The drive robot control unit 20 is provided with a pedal operation pattern generation unit 21, a vehicle operation control unit 22, and a drive state acquisition unit 23. The learning unit 30 is provided with a command vehicle speed generation unit 31, an inference data shaping unit 32, a learning data shaping unit 33, a learning data generation unit 34, a learning data storage unit 35, a reinforcement learning unit 40, and a testing apparatus model 50. The reinforcement learning unit 40 is provided with an operation content inference unit 41, a state action value inference unit 42, and a reward calculation unit 43. The testing apparatus model 50 is provided with a drive robot model 51, a vehicle model 52, and a chassis dynamometer model 53.
The constituent elements of the learning control apparatus 11 other than the learning data storage unit 35 may, for example, be software or programs executed by a CPU in each of the above-mentioned information processing apparatuses. Additionally, the learning data storage unit 35 may be realized by a storage apparatus, such as a semiconductor memory unit or a magnetic disk, provided inside or outside each of the above-mentioned information processing apparatuses.
As will be explained below, the operation content inference unit 41, based on a running state at a certain time, infers the operations of the vehicle 2 after said time such that the command vehicle speeds will be followed. In order to effectively perform these inferences of the operations of the vehicle 2, the operation content inference unit 41, in particular, is provided with a machine learning device as will be explained below, and generates a learning model (operation inference learning model) 70 by training the machine learning device by reinforcement learning based on rewards calculated on the basis of running states at times after the drive robot 4 has been operated based on inferred operations. When actually controlling the running of the vehicle 2 for performance measurements, the operation content inference unit 41 uses this operation inference learning model 70 in which the training has ended to infer the operations of the vehicle 2.

[A series of records]
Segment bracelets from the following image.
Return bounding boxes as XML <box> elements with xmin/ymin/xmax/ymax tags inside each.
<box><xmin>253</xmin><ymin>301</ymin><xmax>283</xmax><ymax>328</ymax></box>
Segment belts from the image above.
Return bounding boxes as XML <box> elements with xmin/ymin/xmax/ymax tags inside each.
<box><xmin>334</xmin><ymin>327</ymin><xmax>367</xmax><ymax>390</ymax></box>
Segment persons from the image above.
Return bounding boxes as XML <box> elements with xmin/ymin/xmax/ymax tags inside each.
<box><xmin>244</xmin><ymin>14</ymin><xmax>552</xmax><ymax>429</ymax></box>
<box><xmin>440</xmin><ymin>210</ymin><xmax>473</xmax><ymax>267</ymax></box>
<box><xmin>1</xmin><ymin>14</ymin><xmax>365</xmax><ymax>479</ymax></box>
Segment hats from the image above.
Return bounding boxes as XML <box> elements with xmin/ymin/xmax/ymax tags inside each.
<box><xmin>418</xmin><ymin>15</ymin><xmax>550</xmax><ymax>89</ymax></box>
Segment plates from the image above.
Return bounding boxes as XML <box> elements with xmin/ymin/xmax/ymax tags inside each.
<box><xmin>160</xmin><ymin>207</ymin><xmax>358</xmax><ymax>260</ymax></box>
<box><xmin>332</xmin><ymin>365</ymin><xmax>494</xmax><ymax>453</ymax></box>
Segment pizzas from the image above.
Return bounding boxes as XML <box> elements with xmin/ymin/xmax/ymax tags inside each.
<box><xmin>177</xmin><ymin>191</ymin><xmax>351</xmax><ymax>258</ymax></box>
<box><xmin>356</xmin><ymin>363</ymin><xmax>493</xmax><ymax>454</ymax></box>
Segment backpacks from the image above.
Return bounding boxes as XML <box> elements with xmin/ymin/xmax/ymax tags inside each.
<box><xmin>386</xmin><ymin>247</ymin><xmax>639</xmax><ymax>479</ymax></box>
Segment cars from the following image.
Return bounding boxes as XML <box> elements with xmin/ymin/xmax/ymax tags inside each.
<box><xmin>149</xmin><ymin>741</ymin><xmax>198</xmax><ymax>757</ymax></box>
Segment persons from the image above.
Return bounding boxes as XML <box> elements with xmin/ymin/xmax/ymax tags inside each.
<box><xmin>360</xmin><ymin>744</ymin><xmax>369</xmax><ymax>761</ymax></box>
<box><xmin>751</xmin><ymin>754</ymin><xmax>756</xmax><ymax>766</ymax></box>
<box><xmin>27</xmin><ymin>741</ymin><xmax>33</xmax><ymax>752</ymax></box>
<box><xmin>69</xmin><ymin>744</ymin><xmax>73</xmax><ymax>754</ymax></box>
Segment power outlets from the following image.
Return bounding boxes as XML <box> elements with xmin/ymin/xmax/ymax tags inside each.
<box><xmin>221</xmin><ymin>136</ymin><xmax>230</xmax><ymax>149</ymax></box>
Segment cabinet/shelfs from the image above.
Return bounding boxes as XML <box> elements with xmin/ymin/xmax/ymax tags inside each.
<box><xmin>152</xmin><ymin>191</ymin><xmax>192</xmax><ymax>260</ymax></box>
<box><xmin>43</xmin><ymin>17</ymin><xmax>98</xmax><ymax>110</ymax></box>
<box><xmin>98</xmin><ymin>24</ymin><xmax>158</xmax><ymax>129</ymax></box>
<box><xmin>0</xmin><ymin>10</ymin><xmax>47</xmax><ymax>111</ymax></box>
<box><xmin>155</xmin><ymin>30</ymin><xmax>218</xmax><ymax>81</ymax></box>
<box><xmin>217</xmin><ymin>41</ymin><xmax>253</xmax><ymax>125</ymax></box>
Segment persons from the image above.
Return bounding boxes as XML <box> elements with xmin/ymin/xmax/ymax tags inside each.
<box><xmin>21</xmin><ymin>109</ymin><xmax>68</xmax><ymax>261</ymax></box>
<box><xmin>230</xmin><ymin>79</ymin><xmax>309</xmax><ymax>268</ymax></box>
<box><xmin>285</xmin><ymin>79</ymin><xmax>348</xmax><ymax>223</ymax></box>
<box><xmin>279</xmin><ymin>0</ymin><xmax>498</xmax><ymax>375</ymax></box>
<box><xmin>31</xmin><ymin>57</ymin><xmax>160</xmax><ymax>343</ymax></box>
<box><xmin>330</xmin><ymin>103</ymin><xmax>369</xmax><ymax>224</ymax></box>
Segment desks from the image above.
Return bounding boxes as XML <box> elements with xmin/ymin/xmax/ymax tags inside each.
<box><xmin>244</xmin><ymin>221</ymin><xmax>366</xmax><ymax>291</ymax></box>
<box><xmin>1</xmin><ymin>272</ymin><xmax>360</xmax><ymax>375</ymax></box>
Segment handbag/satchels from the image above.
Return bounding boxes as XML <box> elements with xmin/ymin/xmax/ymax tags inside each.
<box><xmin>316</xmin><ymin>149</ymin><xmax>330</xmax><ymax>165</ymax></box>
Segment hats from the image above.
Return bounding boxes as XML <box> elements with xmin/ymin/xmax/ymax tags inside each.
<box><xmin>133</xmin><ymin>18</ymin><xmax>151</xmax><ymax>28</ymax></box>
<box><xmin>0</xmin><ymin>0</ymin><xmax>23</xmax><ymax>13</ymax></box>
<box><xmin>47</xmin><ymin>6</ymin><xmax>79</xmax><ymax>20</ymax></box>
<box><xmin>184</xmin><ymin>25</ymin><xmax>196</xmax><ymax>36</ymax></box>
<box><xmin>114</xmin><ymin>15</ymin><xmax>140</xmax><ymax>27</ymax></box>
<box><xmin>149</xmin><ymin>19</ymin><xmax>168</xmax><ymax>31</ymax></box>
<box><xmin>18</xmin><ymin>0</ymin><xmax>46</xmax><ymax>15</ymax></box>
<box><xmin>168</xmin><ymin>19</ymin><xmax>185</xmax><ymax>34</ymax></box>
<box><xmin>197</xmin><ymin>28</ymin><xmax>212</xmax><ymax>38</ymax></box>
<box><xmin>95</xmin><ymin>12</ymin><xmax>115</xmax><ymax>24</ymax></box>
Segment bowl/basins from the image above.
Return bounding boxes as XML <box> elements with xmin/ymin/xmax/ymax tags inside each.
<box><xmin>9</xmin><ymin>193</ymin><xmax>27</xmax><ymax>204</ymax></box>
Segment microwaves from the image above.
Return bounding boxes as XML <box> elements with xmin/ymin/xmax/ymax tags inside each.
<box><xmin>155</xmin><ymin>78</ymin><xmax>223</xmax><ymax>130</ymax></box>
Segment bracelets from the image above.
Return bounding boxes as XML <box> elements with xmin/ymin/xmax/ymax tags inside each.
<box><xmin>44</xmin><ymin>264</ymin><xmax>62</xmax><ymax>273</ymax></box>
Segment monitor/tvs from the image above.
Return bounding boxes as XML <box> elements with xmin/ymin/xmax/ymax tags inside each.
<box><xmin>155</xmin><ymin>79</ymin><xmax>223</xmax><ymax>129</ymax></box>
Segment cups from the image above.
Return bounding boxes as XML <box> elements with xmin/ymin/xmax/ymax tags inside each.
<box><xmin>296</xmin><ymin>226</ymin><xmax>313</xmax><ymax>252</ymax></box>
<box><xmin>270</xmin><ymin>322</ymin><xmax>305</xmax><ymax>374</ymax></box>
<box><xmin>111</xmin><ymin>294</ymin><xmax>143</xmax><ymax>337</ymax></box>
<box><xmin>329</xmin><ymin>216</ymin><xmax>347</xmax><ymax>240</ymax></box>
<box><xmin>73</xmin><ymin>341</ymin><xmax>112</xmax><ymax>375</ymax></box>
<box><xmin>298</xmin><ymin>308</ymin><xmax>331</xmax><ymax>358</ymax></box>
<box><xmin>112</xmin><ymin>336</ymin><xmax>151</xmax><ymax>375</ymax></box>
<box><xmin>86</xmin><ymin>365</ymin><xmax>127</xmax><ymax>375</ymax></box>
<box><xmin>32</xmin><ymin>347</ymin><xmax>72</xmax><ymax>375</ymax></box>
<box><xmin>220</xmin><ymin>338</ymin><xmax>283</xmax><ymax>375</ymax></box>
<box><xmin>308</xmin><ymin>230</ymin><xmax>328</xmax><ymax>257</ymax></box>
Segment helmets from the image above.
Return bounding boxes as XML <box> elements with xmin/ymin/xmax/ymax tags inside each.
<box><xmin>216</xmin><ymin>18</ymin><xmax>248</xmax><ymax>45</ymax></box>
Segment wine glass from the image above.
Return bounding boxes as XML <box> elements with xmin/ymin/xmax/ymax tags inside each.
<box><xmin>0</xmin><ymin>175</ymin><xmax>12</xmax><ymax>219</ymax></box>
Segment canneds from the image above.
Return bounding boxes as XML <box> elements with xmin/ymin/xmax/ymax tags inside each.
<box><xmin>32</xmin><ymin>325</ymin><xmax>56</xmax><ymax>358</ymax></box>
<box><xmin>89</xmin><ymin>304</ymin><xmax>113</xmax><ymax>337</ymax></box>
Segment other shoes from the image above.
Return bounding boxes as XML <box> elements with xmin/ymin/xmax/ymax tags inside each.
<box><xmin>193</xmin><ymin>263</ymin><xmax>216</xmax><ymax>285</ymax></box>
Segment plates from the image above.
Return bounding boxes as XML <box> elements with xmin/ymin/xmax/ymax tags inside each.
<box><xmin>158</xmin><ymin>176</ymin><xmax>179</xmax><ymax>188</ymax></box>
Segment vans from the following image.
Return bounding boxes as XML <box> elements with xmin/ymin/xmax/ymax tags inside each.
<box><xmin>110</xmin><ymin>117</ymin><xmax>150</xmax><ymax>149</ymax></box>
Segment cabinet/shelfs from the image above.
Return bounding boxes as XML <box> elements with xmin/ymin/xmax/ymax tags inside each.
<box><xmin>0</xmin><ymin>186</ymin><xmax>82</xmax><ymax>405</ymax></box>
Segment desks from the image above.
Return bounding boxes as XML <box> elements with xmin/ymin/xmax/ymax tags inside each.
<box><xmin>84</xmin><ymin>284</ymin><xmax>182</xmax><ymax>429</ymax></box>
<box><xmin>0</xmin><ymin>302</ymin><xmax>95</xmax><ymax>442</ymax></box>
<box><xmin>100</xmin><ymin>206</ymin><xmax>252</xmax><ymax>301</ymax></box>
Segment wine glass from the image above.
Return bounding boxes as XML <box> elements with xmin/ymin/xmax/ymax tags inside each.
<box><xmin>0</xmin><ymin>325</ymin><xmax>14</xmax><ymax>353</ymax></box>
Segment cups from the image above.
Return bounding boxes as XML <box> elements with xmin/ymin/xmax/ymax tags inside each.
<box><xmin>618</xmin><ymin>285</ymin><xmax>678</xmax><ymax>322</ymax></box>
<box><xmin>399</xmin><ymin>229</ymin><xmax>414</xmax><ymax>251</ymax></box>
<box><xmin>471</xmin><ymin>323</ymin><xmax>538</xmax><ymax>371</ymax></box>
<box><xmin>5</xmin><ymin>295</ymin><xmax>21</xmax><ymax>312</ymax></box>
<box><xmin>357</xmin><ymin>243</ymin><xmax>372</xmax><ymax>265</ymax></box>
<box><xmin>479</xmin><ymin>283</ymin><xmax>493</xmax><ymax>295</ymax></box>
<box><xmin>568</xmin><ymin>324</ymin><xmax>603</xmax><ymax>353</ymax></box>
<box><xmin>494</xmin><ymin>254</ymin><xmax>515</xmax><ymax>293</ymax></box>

> **Work to complete**:
1. List the components that the passage on the learning control apparatus says the reinforcement learning unit 40 is provided with.
2. Supply the next part of the passage on the learning control apparatus, starting after its final sentence.
The records are separate material and are not part of the passage on the learning control apparatus.

> **Responses by task**:
1. operation content inference unit 41, state action value inference unit 42, reward calculation unit 43

2.
That is, the learning control system 10 largely performs two types of actions, namely, the learning of operations during reinforcement learning, and the inference of operations when controlling the running of the vehicle for performance measurements. To simplify the explanation, hereinafter, an explanation of the respective constituent elements in the learning control system 10 at the time of learning the operations will be followed by an explanation of the activity of the respective constituent elements when inferring the operations during vehicle performance measurements.
First, the activity of the constituent elements of the learning control apparatus 11 when learning the operations will be explained.
Before learning the operations, the learning control apparatus 11 collects, as a running history, running history data (running history) to be used during the learning. Specifically, the drive robot control unit 20 generates operation patterns of the accelerator pedal 2 c and the brake pedal 2 d for measuring vehicle characteristics, controls the running of the vehicle by means of these operation patterns, and collects running history data.
The pedal operation pattern generation unit 21 generates operation patterns of the pedals 2 c, 2 d for measuring vehicle characteristics. As the pedal operation patterns, for example, pedal operation history values used when running another vehicle similar to the vehicle 2 in a WLTC (Worldwide harmonized Light vehicles Test Cycle) mode or the like may be used.
The pedal operation pattern generation unit 21 transmits the generated pedal operation patterns to the vehicle operation control unit 22.
The vehicle operation control unit 22 receives the pedal operation patterns from the pedal operation pattern generation unit 21, converts the pedal operation patterns to commands for the first and second actuators 4 c, 4 d in the drive robot 4, and transmits the commands to the drive robot 4.
Upon receiving the commands for the actuators 4 c, 4 d, the drive robot 4 makes the vehicle 2 run on the chassis dynamometer 3 on the basis thereof.
The drive state acquisition unit 23 acquires actual drive states of the drive robot 4, such as, for example, the positions of the actuators 4 c, 4 d. The running states of the vehicle 2 sequentially change due to the vehicle 2 running. The running states of the vehicle 2 are measured by various measuring devices provided in the drive state acquisition unit 23, the vehicle state measurement unit 5, and the chassis dynamometer 3. For example, as mentioned above, the drive state acquisition unit 23 measures a detection level of the accelerator pedal 2 c and a detection level of the brake pedal 2 d as running states. Additionally, a measuring device provided in the chassis dynamometer 3 measures the vehicle speed as a running state.
The measured running states of the vehicle 2 are transmitted to the learning data shaping unit 33 in the learning unit 30.
The learning data shaping unit 33 receives the running states of the vehicle 2, converts the received data to formats used later in various types of learning, and stores the data as running history data in the learning data storage unit 35.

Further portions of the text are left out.